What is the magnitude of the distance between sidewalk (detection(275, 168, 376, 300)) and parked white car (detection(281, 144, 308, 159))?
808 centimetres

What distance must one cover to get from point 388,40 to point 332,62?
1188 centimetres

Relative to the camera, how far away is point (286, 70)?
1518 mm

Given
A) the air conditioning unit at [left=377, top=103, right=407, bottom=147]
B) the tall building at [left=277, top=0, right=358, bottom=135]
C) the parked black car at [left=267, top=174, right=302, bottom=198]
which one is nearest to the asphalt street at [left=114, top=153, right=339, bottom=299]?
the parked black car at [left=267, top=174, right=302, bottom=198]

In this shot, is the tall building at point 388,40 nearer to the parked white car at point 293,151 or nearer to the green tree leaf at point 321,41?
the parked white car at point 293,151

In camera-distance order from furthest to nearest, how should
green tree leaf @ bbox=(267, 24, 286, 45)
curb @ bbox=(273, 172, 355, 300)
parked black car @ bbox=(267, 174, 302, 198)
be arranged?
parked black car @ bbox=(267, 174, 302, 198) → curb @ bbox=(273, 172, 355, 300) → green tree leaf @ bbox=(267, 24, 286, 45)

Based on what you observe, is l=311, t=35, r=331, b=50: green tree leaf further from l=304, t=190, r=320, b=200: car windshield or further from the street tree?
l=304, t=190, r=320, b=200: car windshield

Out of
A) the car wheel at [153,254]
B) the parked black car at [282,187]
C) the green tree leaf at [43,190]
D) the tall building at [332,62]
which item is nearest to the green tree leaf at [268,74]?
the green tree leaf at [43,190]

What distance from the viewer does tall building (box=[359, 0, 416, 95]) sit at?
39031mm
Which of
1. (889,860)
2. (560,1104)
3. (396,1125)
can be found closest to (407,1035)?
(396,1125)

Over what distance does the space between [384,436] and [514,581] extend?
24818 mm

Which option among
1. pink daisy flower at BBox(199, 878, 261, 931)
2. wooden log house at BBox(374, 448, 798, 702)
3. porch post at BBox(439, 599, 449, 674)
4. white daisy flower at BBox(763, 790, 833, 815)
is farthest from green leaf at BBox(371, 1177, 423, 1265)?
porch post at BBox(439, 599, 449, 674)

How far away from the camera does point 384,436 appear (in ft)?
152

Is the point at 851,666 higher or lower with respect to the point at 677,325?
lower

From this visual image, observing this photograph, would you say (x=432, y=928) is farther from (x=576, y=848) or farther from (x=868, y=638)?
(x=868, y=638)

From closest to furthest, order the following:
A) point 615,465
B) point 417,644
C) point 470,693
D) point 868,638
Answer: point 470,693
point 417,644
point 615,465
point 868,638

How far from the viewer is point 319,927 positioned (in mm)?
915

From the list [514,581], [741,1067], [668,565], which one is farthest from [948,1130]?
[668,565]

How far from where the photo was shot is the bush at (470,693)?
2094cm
########
GOAL:
All of the material above needs to be retyped word for word.

FULL RESPONSE:
What is the magnitude of the distance between sidewalk (detection(275, 168, 376, 300)) and parked white car (detection(281, 144, 308, 159))?
808 centimetres

What distance must one cover to get from point 388,40 to point 332,62?
1188 centimetres

Relative to the camera, how far away is point (286, 70)?
1518 mm

Given
A) the air conditioning unit at [left=377, top=103, right=407, bottom=147]
B) the tall building at [left=277, top=0, right=358, bottom=135]
C) the parked black car at [left=267, top=174, right=302, bottom=198]
which one is nearest to the asphalt street at [left=114, top=153, right=339, bottom=299]?
the parked black car at [left=267, top=174, right=302, bottom=198]

In this shot, is the tall building at point 388,40 nearer to the parked white car at point 293,151 or nearer to the green tree leaf at point 321,41?
the parked white car at point 293,151

In camera-distance order from furthest to nearest, how should
green tree leaf @ bbox=(267, 24, 286, 45)
curb @ bbox=(273, 172, 355, 300)
parked black car @ bbox=(267, 174, 302, 198)
be arranged?
parked black car @ bbox=(267, 174, 302, 198) → curb @ bbox=(273, 172, 355, 300) → green tree leaf @ bbox=(267, 24, 286, 45)

Based on what you observe, is l=311, t=35, r=331, b=50: green tree leaf further from l=304, t=190, r=320, b=200: car windshield or further from the street tree?
l=304, t=190, r=320, b=200: car windshield

Out of
A) the car wheel at [153,254]
B) the parked black car at [282,187]
C) the green tree leaf at [43,190]
D) the tall building at [332,62]
which item is nearest to the green tree leaf at [268,74]?
the green tree leaf at [43,190]

What distance from the viewer does tall building (box=[359, 0, 416, 95]) sit at?
39031mm
Which of
1. (889,860)
2. (560,1104)
3. (396,1125)
can be found closest to (407,1035)?
(396,1125)

Over what distance does the space between [384,436] and [514,581] extend?
24818 mm

Which option among
1. pink daisy flower at BBox(199, 878, 261, 931)
2. wooden log house at BBox(374, 448, 798, 702)
3. porch post at BBox(439, 599, 449, 674)
4. white daisy flower at BBox(763, 790, 833, 815)
is farthest from green leaf at BBox(371, 1177, 423, 1265)?
porch post at BBox(439, 599, 449, 674)

How far away from the camera does point 384,436 appear (in ft)?
152

Is the point at 851,666 higher or lower with respect to the point at 677,325?
lower

From this visual image, observing this photograph, would you say (x=432, y=928) is farther from (x=576, y=848) or farther from (x=868, y=638)?
(x=868, y=638)

From closest to furthest, order the following:
A) point 615,465
B) point 417,644
C) point 470,693
D) point 868,638
Answer: point 470,693
point 417,644
point 615,465
point 868,638

How far from the viewer is point 319,927 positioned (in mm)?
915

From the list [514,581], [741,1067], [668,565], which one is farthest from [948,1130]?
[668,565]

How far from where the photo was shot is the bush at (470,693)?
2094cm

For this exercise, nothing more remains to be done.